South of the town, the mountains rise dramatically above the plain. Climbing up into them we found a beautiful landscape utterly unlike the open grassland we’d ridden through in the centre of the country. Here we walked through narrow Alpine valleys, passing stretches of pine forest and open meadows. The higher passes remained closed by snow and even in these lower valleys patches of snow remained, yet through the grass wild violets, and crocuses miniature pansies were appearing.
For much of this year we’ve felt disconnected from the seasons, avoiding autumn by travelling east through a perpetual Indian Summer and then skipping winter in the tropics of South East Asia. Finally it feels like spring is here and we’re back in step with the seasons as we expect them. In the mountains we walked to close to the snow line, camped out in an open meadow near a rushing river of icy water and bathed in natural hot springs.
Throughout our trip we’ve come across repeated references to some of the great 19th Century European explorers of Asia. We heard of Nikolai Przewalski first in Mongolia, where the wild horses there bear his name, and then again in Tibet where we was one of the first Europeans to explore the country and came close to becoming the first European to reach Lhasa. Between 1867 and 1885 he travelled through much of Central Asia, China, Mongolia and Tibet, mapping huge areas and collecting vast numbers of plant, animal and bird specimens. On the eve of his fifth expedition he died near Karakol and for a while the town was named in his honour, and there remains a small monument to him and a fascinating museum recording his achievements.

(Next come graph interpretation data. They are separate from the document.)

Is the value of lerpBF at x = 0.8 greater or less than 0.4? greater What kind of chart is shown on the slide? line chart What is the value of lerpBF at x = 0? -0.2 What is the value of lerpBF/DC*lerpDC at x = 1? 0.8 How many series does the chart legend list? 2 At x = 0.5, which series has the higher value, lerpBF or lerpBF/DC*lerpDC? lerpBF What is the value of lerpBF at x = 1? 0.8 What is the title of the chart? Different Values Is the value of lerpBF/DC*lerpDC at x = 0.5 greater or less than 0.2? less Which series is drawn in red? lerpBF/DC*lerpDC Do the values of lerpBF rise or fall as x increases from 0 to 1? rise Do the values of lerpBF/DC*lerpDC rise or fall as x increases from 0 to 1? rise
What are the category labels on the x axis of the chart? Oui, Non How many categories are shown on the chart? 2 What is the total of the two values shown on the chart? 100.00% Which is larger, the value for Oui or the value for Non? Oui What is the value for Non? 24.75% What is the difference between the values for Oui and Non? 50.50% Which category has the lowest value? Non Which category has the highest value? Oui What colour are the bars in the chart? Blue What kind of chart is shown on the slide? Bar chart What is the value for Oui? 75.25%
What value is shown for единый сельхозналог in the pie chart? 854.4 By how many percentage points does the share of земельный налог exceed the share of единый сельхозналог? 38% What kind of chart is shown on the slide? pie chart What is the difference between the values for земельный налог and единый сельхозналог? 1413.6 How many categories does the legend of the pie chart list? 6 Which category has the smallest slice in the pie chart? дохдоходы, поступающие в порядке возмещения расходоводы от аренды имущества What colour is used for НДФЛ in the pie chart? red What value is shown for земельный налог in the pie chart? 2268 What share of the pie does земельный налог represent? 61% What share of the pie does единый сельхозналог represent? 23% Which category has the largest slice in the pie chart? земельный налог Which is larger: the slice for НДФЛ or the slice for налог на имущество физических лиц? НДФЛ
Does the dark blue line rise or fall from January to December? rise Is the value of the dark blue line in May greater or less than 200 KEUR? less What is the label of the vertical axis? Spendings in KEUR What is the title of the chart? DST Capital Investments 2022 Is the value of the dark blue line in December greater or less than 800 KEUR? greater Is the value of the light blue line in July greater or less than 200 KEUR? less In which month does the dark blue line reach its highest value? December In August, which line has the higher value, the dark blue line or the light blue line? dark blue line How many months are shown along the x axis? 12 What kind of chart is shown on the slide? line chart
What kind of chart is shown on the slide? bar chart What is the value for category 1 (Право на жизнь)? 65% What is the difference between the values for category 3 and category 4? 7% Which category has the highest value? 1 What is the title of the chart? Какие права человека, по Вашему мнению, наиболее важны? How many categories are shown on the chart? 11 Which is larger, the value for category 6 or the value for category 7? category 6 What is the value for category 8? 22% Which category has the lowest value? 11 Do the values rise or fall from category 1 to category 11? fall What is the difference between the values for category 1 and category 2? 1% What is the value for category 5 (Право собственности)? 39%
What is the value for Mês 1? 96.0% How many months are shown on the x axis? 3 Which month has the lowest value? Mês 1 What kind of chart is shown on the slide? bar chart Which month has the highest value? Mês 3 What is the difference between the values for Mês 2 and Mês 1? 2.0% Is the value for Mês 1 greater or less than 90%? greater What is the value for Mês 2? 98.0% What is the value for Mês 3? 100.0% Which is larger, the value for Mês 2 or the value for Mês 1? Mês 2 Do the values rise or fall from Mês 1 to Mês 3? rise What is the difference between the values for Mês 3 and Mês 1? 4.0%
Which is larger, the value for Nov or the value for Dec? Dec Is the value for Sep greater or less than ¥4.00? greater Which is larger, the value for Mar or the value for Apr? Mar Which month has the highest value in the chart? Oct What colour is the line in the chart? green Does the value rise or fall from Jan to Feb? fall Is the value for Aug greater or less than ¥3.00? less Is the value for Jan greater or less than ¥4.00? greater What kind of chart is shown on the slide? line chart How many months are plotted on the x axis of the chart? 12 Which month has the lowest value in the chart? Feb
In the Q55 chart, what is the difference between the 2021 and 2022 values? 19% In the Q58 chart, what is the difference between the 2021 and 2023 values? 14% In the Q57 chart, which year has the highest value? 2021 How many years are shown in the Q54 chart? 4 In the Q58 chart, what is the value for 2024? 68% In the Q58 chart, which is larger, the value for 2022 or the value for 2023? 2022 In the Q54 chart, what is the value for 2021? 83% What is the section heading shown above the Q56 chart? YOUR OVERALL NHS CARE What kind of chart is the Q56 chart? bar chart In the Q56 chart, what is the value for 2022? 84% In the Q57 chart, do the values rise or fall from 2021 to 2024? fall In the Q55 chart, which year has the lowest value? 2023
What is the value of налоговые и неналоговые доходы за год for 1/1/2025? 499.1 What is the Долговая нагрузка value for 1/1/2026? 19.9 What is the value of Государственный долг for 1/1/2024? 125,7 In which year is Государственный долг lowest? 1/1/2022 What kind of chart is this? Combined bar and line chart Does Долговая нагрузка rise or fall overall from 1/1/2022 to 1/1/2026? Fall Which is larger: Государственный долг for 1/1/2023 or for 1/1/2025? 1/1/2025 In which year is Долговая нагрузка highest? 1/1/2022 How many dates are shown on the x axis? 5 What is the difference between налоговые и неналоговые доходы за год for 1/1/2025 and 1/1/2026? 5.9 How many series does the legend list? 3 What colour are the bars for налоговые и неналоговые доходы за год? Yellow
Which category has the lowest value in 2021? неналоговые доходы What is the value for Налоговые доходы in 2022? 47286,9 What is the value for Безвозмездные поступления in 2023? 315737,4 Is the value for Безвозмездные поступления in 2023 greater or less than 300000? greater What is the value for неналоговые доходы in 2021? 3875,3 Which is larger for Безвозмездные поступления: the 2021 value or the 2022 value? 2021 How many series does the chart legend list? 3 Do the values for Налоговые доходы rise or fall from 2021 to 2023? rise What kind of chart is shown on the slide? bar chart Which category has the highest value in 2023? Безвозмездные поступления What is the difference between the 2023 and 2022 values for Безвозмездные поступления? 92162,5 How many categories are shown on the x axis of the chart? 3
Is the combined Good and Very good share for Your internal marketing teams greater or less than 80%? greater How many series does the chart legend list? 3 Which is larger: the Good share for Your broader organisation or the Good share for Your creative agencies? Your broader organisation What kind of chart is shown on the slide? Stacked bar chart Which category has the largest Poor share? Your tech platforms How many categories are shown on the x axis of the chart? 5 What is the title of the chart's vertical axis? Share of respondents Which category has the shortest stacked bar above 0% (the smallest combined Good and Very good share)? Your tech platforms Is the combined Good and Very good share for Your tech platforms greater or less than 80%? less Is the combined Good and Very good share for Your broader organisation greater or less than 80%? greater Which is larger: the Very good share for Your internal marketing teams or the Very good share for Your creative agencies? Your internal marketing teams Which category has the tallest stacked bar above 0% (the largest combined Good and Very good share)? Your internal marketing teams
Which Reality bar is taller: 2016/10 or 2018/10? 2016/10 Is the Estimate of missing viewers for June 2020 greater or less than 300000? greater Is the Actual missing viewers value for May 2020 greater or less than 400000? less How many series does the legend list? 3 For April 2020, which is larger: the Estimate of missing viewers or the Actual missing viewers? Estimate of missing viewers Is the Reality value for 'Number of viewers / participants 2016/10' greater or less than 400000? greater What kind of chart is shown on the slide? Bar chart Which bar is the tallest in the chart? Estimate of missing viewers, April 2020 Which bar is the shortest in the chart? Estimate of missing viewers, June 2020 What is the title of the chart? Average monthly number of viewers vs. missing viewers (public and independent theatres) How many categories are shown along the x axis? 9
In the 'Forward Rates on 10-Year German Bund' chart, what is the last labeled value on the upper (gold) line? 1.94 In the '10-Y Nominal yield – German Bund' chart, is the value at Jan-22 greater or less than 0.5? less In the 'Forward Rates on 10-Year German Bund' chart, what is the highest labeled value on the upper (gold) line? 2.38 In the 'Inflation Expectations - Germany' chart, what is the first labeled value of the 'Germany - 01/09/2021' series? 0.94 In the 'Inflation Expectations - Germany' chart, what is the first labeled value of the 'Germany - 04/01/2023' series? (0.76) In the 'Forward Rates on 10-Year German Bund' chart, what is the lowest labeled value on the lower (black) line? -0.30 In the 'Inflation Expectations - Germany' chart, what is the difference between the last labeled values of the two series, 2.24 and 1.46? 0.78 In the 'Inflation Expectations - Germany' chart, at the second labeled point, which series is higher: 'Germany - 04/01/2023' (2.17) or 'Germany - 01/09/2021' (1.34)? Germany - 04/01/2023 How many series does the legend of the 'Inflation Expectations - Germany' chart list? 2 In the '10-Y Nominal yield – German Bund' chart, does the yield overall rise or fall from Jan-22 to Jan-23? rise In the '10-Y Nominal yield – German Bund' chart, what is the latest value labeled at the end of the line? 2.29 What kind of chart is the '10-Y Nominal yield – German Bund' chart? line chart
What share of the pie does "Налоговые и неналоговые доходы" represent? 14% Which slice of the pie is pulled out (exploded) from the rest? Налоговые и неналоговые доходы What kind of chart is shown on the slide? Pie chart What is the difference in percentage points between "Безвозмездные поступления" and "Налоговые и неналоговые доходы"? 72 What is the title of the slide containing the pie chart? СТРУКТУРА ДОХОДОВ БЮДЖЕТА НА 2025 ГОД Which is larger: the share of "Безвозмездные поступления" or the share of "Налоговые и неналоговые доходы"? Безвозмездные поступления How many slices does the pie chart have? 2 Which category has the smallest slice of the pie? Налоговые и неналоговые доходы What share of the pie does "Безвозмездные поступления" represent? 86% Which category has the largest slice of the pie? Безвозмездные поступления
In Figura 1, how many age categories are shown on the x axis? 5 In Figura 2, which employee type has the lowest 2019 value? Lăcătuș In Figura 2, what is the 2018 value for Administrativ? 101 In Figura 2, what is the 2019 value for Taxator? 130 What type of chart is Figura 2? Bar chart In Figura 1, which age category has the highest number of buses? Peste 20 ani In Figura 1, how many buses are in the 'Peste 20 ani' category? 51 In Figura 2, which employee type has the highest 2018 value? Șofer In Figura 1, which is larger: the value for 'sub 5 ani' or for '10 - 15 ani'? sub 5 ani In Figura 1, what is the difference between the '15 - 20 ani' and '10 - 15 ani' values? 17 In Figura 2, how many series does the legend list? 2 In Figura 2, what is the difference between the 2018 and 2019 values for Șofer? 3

Just north of Karakol, stretching west for 170 km lies Lake Issyk-Kul, the second largest alpine lake in the world after Lake Titicaca in South America. Unlike Central Kyrgyzstan, much of the land around the lake is cultivated and from its shores to the foothills of the Tien Shan to the north stretch fields edged with lines of poplars. In Soviet days, spa resorts lined the shores of Issyk-Kul. Most have now closed, although a ribbon of rather run-down houses and cafes still lines the main road around the shore. About midway along the northern shore of the lake lies Cholpon Ata, a small non-descript town where we spent a couple of relaxing days.
Cholpon-Ata’s main attractions are its beaches and lakeside setting. Like much of urban and semi-urban Kyrgyzstan, the area around the beach looked shabby and neglected, with a collection of half-finished buildings, overgrown bushes, derelict trailers and rubbish. Even the sanatorium, which in its heyday apparently used to attract the elite of the Communist Party, looked rundown and shut up. Yet the lakeside itself was still stunningly beautiful: the white sand and impossibly clear water both sparkled in the sunshine, and across the lake the snow-capped mountains to the south were just visible. Issyk-kul means “hot lake” in Kyrgyz, for a combination of extreme depth, thermal activity and high salinity means that remarkably the lake never freezes and instead has a moderating effect on the local climate. “Hot” though was overstating it on the day we spent on the beach, and only Rachael braved the icy water, while Kieran opted to lie on the beach and sunbathe.